| TASK REQUIREMENTS |
Look over the listing below and say how many of its lines include the string "frames"; give no more than that number.

| SOURCE DATA |
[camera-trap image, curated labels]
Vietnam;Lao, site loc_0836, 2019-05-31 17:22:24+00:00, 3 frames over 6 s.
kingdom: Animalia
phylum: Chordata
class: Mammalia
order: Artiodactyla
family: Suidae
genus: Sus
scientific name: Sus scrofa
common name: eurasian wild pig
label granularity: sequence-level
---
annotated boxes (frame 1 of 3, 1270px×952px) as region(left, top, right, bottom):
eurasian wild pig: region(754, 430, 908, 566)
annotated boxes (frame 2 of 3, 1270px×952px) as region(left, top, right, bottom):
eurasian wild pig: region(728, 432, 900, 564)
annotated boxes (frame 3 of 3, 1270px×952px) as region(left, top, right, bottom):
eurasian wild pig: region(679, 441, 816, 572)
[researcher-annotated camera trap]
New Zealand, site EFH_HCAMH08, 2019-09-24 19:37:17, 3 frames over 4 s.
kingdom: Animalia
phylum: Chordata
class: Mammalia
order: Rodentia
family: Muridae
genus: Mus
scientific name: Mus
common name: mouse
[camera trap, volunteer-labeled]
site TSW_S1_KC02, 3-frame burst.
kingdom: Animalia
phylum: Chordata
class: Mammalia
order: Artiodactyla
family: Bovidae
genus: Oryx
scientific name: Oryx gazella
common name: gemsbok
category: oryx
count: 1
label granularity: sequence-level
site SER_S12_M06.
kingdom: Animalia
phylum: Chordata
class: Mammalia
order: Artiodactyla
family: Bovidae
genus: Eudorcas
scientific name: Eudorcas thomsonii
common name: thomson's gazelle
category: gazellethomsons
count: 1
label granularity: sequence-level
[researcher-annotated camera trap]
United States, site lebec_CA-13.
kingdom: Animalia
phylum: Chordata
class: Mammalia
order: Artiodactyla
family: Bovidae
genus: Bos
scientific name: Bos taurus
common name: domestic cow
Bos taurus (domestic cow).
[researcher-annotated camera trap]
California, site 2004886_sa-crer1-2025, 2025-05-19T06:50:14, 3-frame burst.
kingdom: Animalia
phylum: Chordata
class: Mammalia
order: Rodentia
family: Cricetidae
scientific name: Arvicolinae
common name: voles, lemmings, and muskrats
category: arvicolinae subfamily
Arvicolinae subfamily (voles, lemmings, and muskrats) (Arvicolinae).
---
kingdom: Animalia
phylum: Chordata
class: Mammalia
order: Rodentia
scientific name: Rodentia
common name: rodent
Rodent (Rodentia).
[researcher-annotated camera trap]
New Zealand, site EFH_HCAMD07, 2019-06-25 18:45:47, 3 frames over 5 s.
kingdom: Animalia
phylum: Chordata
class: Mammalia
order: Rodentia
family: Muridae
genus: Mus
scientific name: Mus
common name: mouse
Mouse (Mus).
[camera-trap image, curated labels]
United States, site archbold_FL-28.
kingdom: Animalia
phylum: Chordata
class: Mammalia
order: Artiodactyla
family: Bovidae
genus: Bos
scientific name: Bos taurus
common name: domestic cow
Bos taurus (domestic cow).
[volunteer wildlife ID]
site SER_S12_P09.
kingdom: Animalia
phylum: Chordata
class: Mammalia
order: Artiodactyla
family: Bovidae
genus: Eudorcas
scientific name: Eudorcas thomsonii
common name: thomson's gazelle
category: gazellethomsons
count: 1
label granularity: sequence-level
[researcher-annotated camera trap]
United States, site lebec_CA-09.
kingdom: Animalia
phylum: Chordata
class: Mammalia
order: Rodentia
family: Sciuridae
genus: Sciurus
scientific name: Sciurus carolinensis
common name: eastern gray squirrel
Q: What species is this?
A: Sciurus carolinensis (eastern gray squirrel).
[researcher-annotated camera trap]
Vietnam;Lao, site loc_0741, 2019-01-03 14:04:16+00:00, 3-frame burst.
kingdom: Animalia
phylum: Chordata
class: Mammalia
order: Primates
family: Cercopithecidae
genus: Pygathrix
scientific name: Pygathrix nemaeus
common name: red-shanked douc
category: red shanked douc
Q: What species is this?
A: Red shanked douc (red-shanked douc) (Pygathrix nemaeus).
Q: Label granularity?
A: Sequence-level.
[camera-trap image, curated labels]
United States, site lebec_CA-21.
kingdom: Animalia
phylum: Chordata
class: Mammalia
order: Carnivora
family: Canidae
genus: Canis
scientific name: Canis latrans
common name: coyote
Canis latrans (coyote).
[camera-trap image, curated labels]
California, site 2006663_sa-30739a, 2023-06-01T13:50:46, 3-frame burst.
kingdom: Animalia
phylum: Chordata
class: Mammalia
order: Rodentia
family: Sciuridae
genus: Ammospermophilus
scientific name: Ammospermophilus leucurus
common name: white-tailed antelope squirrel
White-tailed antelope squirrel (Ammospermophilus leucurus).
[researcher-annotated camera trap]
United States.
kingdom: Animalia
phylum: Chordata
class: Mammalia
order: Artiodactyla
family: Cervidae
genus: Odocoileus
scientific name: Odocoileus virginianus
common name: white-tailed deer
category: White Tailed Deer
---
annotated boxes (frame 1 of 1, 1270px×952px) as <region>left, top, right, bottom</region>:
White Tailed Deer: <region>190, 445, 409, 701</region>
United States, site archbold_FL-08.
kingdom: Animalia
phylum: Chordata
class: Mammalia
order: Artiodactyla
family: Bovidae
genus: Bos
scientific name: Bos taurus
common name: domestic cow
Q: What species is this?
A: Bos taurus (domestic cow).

| THE COMPLETED TASK |
3